Dean of Seton Hall University School of Law
- Incumbent
- Assumed office July 2024
- Preceded by: Kathleen Boozang

United States Assistant Attorney General for the Office of Legislative Affairs
- In office April 29, 2009 – April 25, 2012
- President: Barack Obama
- Preceded by: Richard Hertling (acting)
- Succeeded by: Judith C. Appelbaum

Personal details
- Education: Columbia University (BA) Yale University (JD)

= Ronald Weich =

American attorney and academic

Ronald Weich is an American professor of law who currently serves as dean of Seton Hall University School of Law. Prior to becoming dean of Seton Hall Law School Weich served as dean of the University of Baltimore School of Law for 12 years. He served as United States Assistant Attorney General for the Office of Legislative Affairs from 2009 to 2012.

== Biography ==
Weich graduated from Columbia University summa cum laude in 1980 and received his J.D. from Yale Law School in 1983. He spent his junior year studying abroad at the London School of Economics.

He began his legal career as an assistant district attorney in Manhattan.
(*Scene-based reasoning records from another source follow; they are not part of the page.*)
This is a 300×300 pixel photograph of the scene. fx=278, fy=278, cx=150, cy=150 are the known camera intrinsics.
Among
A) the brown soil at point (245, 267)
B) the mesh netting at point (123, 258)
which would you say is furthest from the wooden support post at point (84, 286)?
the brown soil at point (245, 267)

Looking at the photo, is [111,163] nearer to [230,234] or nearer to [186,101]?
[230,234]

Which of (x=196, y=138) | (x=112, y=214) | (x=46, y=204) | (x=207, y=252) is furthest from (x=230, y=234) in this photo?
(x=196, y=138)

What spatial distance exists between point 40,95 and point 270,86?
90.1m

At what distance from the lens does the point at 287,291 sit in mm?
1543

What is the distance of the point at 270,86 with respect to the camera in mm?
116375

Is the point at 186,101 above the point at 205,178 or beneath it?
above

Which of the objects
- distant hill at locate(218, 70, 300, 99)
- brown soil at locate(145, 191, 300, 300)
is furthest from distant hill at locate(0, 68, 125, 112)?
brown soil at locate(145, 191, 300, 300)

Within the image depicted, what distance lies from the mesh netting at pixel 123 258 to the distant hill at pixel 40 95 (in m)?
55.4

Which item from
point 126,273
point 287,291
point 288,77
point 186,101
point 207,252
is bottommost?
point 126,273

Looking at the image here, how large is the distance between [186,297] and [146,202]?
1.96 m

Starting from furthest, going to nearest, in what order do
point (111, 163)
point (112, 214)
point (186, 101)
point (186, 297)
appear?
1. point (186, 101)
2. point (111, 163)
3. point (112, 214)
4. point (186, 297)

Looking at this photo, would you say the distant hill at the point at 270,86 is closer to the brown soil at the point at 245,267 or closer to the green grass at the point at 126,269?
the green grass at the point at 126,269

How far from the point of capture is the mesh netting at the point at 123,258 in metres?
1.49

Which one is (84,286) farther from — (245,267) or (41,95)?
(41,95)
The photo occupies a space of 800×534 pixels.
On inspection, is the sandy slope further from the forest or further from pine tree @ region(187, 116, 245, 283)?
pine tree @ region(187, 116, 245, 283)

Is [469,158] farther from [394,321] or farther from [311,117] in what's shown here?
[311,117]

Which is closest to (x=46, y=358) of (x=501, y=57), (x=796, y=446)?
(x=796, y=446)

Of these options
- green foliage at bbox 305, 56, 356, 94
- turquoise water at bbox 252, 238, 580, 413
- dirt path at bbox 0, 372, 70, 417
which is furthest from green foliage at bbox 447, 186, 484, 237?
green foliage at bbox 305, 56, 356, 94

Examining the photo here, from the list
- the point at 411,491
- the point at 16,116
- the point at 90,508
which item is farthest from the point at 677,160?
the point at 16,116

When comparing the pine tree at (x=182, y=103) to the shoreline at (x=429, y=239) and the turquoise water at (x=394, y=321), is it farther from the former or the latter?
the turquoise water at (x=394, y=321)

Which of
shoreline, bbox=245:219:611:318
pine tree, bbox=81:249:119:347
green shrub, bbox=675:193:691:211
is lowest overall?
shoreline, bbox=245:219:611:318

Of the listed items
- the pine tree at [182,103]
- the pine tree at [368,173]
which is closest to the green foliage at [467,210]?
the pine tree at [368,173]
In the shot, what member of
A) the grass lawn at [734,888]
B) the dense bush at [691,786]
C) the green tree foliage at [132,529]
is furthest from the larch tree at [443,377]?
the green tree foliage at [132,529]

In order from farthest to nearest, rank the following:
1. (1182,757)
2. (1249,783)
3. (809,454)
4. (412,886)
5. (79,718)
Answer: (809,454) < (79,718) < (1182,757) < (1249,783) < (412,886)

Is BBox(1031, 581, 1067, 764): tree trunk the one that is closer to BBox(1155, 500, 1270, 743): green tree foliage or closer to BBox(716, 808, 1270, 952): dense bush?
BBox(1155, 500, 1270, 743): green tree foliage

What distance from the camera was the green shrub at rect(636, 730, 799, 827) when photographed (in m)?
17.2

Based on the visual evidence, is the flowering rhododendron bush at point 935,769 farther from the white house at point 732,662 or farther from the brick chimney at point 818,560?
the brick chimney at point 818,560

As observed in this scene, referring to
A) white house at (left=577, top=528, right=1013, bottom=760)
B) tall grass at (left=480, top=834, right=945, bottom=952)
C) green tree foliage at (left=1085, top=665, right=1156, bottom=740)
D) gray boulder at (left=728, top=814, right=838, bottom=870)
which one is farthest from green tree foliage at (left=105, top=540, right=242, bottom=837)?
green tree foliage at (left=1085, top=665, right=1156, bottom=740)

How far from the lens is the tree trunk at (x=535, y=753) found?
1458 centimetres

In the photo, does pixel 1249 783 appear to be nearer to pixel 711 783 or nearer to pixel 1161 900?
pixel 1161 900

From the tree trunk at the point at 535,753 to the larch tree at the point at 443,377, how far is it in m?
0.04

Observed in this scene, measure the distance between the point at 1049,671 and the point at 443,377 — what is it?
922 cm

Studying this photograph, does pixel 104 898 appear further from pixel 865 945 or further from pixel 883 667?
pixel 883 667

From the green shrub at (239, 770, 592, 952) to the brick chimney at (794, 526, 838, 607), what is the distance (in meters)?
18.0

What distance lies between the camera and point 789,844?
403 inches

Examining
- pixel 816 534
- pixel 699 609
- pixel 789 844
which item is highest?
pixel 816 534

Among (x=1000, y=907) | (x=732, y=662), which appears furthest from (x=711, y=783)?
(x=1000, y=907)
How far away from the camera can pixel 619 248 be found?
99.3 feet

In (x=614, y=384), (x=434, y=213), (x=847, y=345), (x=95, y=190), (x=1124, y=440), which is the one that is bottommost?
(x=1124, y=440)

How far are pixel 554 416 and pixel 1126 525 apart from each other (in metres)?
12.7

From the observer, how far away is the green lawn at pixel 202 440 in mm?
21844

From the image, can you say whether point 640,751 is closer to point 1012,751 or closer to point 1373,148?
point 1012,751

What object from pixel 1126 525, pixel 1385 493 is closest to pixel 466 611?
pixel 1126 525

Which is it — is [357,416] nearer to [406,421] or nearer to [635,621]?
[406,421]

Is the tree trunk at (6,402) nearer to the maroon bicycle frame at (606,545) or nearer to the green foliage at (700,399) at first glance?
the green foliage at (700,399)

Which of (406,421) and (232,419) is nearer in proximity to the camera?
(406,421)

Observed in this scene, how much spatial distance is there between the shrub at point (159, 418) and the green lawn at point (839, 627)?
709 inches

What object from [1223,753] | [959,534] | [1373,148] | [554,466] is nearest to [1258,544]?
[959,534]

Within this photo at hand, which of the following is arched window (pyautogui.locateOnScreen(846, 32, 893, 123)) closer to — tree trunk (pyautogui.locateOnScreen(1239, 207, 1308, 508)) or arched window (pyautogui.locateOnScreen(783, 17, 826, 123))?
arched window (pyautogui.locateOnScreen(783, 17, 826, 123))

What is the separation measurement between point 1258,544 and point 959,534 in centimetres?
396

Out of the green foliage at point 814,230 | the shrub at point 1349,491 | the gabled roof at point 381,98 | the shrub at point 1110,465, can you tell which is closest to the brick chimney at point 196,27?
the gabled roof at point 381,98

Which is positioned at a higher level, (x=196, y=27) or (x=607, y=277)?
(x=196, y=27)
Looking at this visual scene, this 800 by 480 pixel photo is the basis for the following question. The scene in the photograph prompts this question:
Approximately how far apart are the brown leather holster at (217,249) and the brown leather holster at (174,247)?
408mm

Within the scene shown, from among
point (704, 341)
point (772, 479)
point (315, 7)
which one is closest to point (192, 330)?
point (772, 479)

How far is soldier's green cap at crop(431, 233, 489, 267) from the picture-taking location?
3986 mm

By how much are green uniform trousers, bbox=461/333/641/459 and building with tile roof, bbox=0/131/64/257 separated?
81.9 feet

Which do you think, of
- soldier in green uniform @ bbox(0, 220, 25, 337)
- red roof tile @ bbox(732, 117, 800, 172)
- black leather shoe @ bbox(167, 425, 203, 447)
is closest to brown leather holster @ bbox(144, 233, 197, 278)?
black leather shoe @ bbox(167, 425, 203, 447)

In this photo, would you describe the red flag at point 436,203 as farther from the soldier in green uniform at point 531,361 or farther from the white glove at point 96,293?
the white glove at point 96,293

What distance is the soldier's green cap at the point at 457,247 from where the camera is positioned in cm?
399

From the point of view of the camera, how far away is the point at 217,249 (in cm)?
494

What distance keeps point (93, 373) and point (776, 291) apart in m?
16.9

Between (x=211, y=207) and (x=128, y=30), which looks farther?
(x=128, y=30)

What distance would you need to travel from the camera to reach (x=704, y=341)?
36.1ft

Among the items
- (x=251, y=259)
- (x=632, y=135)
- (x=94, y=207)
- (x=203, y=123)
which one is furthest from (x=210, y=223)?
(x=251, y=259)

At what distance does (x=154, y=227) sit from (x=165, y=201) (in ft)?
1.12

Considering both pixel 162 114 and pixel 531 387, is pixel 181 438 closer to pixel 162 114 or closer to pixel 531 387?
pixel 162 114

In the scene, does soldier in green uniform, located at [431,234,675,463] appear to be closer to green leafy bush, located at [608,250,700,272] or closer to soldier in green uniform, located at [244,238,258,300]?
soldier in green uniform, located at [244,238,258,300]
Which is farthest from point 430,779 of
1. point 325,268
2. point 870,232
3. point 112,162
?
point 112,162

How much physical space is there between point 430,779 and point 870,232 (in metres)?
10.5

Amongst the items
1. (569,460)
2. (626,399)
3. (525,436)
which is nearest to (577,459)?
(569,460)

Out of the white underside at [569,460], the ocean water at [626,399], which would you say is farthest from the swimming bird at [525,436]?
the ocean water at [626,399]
In 1987, he joined the staff of the U.S. Sentencing Commission serving as a legislative liaison. From 1990 to 1997, Weich served as general counsel to the Senate Committee on Labor and Human Resources and chief counsel to Senator Ted Kennedy on the Senate Judiciary Committee.

From 1997 to 2004, he was a lawyer at the Washington D.C. law firm Zuckerman Spaeder. From 2005 to 2007, he served as chief counsel to Senator Harry Reid. In March 2009, he was nominated to be the United States Assistant Attorney General for the Office of Legislative Affairs and was confirmed in April 2009. Under his leadership, the office has worked to advance legislations such as the Violence Against Women Reauthorization Act of 2012, the FISA Amendments Extension Act and the Nuclear Terrorism Conventions Implementation Act.

In June 2012, Weich announced his departure from the United States Department of Justice to join the University of Baltimore School of Law as its new dean.